Reproduce all of the material exactly as shown.
# start of EXERCISE MATERIALS
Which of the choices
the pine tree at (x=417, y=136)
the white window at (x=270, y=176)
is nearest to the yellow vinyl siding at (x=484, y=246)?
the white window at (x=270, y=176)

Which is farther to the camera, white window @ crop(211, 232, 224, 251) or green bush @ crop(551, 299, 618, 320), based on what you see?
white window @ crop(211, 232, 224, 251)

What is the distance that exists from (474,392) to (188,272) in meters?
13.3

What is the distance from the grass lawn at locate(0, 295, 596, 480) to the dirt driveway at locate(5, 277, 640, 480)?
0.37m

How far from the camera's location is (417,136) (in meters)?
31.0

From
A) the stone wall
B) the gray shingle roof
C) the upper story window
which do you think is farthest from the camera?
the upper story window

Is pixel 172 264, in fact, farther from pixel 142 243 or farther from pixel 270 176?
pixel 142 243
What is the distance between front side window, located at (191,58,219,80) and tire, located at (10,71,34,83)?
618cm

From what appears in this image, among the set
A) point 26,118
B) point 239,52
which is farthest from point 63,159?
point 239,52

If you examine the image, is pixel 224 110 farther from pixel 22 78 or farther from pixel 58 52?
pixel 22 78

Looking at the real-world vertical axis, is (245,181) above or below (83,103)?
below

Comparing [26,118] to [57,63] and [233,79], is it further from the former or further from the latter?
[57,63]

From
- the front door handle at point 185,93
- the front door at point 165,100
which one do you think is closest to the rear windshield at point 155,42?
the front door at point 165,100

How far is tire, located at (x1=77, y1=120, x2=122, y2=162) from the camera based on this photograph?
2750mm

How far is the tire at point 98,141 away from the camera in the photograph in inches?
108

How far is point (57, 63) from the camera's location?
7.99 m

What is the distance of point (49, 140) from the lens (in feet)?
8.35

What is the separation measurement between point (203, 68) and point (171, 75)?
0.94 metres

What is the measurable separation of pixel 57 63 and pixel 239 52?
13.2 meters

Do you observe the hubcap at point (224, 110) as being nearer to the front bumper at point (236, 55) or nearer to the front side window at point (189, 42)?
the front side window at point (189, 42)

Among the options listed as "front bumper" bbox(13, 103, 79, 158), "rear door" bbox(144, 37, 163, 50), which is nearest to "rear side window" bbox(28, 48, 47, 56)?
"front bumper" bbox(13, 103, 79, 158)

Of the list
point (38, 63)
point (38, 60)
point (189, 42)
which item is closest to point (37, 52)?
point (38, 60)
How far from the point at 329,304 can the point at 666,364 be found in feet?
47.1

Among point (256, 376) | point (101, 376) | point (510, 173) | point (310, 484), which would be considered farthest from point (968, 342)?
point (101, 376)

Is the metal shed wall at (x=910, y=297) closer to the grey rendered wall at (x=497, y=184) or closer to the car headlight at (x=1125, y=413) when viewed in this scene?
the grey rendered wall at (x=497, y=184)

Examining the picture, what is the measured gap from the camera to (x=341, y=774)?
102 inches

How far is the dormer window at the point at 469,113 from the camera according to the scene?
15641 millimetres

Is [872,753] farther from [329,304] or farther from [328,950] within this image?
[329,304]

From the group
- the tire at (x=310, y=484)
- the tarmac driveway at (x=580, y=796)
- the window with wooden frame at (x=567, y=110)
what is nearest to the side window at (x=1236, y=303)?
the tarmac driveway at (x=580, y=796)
# end of EXERCISE MATERIALS
_OUTPUT_.
Which of the choices
the pine tree at (x=417, y=136)
the white window at (x=270, y=176)
is nearest to the yellow vinyl siding at (x=484, y=246)?
the white window at (x=270, y=176)

Which is farther to the camera, white window @ crop(211, 232, 224, 251) or green bush @ crop(551, 299, 618, 320), based on what you see?
white window @ crop(211, 232, 224, 251)

What is the distance that exists from (474,392) to (188,272) in meters?
13.3

What is the distance from the grass lawn at locate(0, 295, 596, 480) to the dirt driveway at locate(5, 277, 640, 480)?
0.37m

How far from the camera's location is (417,136) (in meters)?
31.0

From
A) the stone wall
B) the gray shingle roof
C) the upper story window
which do you think is farthest from the camera?
the upper story window

Is pixel 172 264, in fact, farther from pixel 142 243 or farther from pixel 270 176?
pixel 142 243
What is the distance between front side window, located at (191,58,219,80) and tire, located at (10,71,34,83)?
618cm

From what appears in this image, among the set
A) point 26,118
B) point 239,52
which is farthest from point 63,159?
point 239,52

If you examine the image, is pixel 224 110 farther from pixel 22 78 or farther from pixel 58 52?
pixel 22 78

Looking at the real-world vertical axis, is (245,181) above or below (83,103)?
below

Comparing [26,118] to [57,63] and [233,79], is it further from the former or further from the latter?
[57,63]

From
- the front door handle at point 185,93
- the front door at point 165,100
which one do you think is closest to the rear windshield at point 155,42?
the front door at point 165,100

How far is tire, located at (x1=77, y1=120, x2=122, y2=162) from the camera based on this photograph?
2750mm

How far is the tire at point 98,141 away from the camera in the photograph in inches?
108

How far is point (57, 63) from the camera's location?
7.99 m

What is the distance of point (49, 140) from the lens (in feet)?
8.35

What is the separation measurement between point (203, 68) and point (171, 75)?
0.94 metres

What is the measurable separation of pixel 57 63 and pixel 239 52?
13.2 meters

Do you observe the hubcap at point (224, 110) as being nearer to the front bumper at point (236, 55) or nearer to the front side window at point (189, 42)?
the front side window at point (189, 42)

Among the options listed as "front bumper" bbox(13, 103, 79, 158), "rear door" bbox(144, 37, 163, 50), which is nearest to "rear side window" bbox(28, 48, 47, 56)?
"front bumper" bbox(13, 103, 79, 158)

Of the list
point (38, 63)
point (38, 60)
point (189, 42)
which item is closest to point (37, 52)?
point (38, 60)
How far from the point at 329,304 can the point at 666,364 be found in feet?
47.1

Among point (256, 376) | point (101, 376) | point (510, 173) | point (310, 484), which would be considered farthest from point (968, 342)?
point (101, 376)

Is the metal shed wall at (x=910, y=297) closer to the grey rendered wall at (x=497, y=184) or closer to the car headlight at (x=1125, y=413) when viewed in this scene?
the grey rendered wall at (x=497, y=184)

Examining the picture, what is the measured gap from the camera to (x=341, y=774)?
102 inches

How far is the dormer window at the point at 469,113 from the camera according to the scene?
15641 millimetres

Is [872,753] farther from [329,304] or farther from [328,950] within this image?
[329,304]

From the group
- the tire at (x=310, y=484)
- the tarmac driveway at (x=580, y=796)
- the window with wooden frame at (x=567, y=110)
what is nearest to the side window at (x=1236, y=303)?
the tarmac driveway at (x=580, y=796)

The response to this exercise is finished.